Goal of the exercise —
Return the lines unchanged, starting at the line that contains "What is the distance, from" and ending with the final line of the entries, both included.

[Spatial reasoning entries]

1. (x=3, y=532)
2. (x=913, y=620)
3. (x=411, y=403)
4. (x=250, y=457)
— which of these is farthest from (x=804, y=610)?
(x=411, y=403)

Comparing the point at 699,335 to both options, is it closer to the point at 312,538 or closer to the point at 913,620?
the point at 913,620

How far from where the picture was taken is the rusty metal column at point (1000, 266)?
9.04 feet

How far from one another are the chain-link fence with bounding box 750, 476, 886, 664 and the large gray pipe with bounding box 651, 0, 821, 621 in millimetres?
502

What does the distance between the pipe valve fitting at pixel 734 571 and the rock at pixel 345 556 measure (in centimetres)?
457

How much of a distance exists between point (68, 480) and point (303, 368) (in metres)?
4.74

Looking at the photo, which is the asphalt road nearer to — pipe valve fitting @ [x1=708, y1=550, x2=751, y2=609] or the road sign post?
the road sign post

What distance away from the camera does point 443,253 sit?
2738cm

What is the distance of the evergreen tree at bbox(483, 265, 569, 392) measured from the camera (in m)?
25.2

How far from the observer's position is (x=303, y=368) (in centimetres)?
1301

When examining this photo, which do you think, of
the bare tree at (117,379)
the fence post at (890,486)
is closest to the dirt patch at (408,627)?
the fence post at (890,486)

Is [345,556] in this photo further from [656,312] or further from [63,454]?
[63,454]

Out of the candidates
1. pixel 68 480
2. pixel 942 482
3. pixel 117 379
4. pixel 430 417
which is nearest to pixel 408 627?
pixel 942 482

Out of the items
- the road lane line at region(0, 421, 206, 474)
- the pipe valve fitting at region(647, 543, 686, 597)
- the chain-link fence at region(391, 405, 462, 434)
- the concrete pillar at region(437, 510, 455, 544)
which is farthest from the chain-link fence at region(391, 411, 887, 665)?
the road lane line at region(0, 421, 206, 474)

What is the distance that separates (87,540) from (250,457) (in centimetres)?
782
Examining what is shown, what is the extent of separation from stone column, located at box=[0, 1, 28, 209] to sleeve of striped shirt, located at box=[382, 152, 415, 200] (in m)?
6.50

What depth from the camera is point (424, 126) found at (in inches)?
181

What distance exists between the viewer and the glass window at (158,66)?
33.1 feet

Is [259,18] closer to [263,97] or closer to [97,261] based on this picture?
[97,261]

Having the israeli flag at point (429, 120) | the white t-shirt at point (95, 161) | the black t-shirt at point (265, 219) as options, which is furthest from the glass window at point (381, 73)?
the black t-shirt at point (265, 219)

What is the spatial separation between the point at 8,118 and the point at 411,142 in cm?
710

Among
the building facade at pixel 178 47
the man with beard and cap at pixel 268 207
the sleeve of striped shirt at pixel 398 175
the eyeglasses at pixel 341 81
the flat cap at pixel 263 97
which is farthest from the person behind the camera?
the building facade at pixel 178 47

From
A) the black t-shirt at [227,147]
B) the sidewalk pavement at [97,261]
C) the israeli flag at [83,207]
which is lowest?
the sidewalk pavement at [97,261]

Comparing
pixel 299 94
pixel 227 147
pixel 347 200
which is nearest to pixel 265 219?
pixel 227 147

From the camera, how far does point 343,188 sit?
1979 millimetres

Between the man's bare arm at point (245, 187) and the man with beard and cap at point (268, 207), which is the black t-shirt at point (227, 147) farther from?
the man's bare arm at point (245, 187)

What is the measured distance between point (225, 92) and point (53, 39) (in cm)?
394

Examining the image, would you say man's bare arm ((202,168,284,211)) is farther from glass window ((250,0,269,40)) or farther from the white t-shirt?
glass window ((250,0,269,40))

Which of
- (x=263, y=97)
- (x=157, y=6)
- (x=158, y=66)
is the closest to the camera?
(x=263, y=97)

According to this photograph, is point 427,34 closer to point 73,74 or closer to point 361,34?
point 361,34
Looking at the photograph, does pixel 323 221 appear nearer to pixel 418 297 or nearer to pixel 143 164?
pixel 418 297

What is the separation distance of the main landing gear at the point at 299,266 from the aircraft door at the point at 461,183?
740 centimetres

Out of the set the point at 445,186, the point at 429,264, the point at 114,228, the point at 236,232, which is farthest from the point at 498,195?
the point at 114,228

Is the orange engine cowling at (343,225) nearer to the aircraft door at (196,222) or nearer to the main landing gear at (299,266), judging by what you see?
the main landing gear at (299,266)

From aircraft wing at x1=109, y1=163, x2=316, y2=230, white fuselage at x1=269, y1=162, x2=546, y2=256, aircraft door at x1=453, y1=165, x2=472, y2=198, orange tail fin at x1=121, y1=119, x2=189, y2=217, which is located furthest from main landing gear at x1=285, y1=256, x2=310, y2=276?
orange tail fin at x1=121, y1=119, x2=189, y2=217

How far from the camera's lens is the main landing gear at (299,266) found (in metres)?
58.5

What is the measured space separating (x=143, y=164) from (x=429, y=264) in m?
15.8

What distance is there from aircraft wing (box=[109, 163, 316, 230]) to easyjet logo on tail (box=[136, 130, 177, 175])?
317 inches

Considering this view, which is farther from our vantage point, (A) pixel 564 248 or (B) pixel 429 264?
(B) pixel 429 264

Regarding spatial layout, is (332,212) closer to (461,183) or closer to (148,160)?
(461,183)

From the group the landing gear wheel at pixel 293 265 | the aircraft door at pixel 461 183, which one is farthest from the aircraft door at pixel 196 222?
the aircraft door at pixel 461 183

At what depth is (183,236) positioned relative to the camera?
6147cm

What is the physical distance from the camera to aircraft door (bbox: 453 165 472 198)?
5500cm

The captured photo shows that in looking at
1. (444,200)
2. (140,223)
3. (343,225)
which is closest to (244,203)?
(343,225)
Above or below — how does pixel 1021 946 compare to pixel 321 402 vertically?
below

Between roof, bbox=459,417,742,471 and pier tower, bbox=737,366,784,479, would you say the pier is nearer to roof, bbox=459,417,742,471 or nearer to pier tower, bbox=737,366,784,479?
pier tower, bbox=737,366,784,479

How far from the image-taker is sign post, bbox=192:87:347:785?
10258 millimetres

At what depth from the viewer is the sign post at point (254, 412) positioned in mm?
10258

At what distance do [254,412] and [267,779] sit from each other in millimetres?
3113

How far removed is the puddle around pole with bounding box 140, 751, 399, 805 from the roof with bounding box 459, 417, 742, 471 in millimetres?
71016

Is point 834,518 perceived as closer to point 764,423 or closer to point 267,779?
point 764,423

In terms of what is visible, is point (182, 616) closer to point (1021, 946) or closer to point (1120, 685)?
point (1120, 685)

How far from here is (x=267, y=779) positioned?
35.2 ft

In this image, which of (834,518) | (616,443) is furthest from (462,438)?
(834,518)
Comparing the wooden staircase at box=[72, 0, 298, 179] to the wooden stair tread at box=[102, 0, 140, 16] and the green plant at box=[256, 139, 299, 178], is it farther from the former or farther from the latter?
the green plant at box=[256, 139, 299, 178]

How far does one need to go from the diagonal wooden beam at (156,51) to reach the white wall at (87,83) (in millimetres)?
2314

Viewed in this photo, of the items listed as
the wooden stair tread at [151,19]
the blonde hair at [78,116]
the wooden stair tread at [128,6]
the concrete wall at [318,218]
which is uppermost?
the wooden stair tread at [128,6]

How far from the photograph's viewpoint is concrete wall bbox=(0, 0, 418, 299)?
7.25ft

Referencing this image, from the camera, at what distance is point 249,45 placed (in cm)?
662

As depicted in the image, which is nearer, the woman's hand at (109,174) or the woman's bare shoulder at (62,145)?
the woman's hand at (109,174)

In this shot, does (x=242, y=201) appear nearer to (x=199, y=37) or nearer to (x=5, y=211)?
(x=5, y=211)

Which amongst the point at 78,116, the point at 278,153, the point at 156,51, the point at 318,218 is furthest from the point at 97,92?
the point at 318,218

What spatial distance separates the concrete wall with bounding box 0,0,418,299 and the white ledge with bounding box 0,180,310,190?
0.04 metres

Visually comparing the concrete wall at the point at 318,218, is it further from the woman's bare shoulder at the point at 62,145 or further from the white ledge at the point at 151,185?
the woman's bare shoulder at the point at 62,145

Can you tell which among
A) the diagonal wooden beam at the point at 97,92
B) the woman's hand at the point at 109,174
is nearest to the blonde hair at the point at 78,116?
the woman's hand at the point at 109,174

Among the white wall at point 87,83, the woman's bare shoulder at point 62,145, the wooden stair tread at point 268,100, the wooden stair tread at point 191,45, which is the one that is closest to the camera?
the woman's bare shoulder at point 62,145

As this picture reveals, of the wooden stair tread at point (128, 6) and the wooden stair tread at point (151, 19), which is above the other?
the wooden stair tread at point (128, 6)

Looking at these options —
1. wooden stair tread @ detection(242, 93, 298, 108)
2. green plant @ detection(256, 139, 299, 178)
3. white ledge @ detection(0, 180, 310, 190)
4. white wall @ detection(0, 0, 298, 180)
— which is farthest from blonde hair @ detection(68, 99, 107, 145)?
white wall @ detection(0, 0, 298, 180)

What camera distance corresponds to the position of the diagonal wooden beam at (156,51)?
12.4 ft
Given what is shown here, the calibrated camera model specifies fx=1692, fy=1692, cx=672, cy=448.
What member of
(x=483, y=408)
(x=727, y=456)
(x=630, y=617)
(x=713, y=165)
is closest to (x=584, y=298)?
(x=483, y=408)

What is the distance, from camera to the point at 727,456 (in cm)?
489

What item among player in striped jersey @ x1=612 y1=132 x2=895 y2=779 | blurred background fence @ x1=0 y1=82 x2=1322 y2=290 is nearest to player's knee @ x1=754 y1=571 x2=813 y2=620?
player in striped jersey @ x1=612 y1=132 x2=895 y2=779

Written solution —
What is the distance, from camera to the point at 727,456 (in cm)?
489

What item among player in striped jersey @ x1=612 y1=132 x2=895 y2=779 | blurred background fence @ x1=0 y1=82 x2=1322 y2=290 is nearest to player's knee @ x1=754 y1=571 x2=813 y2=620?
player in striped jersey @ x1=612 y1=132 x2=895 y2=779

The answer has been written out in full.